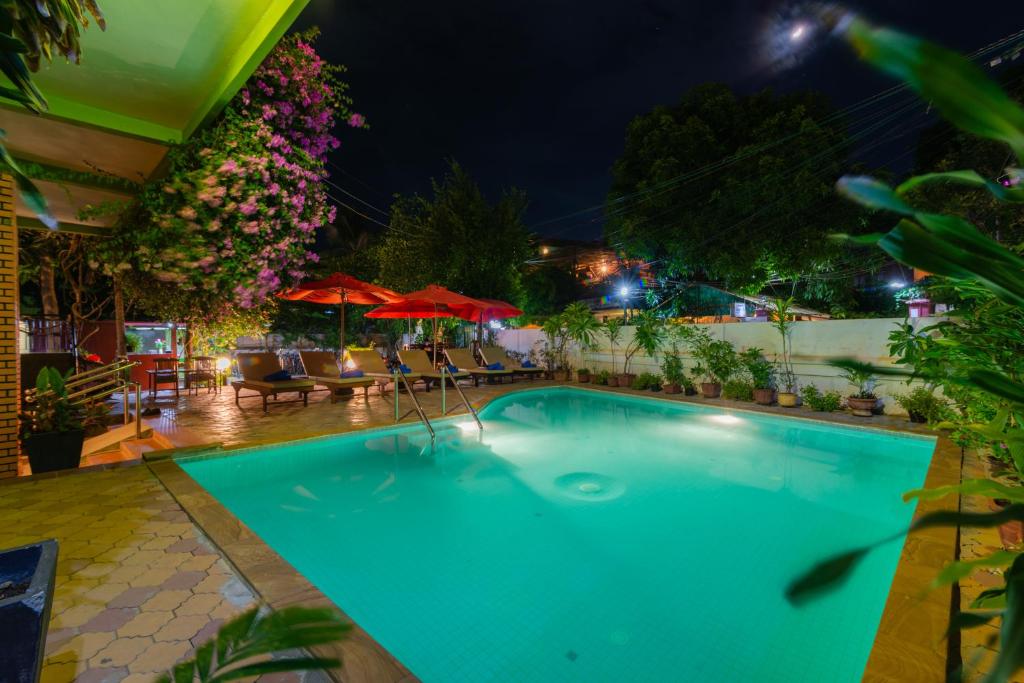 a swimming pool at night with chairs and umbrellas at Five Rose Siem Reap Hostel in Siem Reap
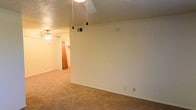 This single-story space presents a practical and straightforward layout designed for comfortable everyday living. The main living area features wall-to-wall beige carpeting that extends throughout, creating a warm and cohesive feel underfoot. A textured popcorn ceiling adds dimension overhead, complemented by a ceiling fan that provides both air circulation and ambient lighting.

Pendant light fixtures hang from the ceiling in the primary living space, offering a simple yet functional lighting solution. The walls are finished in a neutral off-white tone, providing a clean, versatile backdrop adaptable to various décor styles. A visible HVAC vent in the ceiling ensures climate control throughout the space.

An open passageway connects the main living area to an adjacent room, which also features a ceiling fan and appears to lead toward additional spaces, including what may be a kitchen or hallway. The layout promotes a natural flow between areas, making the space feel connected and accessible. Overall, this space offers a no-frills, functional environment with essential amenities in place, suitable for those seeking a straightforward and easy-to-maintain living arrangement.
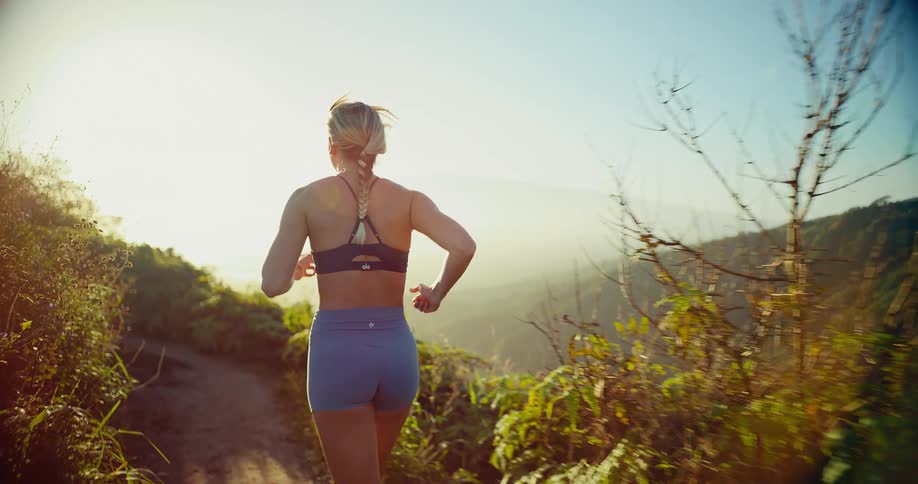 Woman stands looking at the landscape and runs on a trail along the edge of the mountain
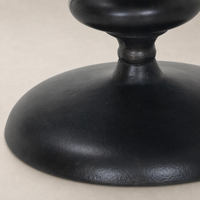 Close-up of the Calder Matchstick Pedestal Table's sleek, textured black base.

...

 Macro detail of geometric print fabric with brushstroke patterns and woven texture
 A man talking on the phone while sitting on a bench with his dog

---

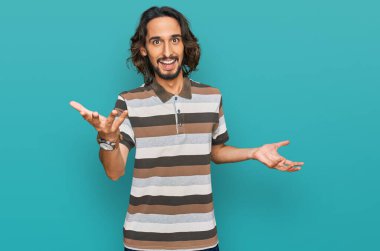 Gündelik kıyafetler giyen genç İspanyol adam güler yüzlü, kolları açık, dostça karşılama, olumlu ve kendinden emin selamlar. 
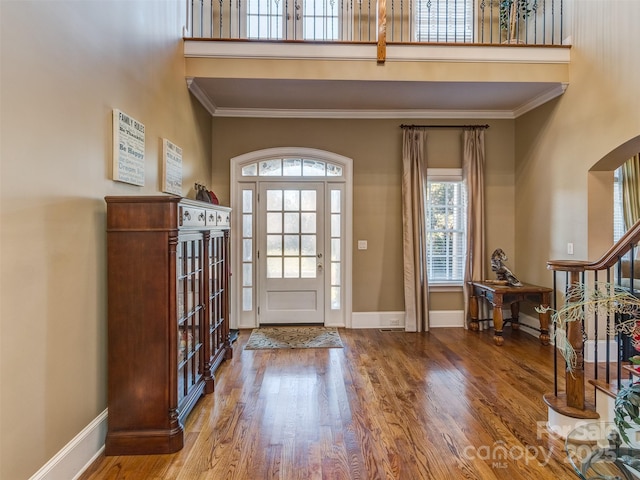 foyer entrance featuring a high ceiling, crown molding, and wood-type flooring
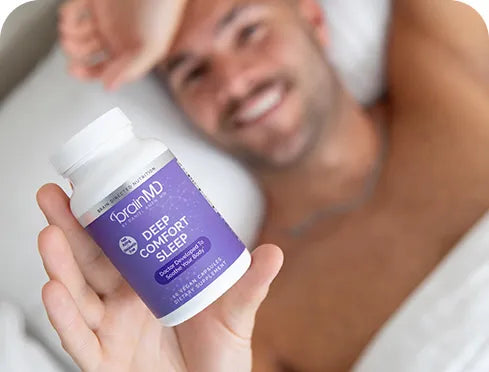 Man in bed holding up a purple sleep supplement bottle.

# Aim of the exercise:
Please print the records that begin at the line containing "a swimming pool" and end with the line containing "This single-story space", keeping their wording unchanged. Leave the pictures out of your answer.

# Answer to this exercise:
 a swimming pool at night with chairs and umbrellas at Five Rose Siem Reap Hostel in Siem Reap
 This single-story space presents a practical and straightforward layout designed for comfortable everyday living. The main living area features wall-to-wall beige carpeting that extends throughout, creating a warm and cohesive feel underfoot. A textured popcorn ceiling adds dimension overhead, complemented by a ceiling fan that provides both air circulation and ambient lighting.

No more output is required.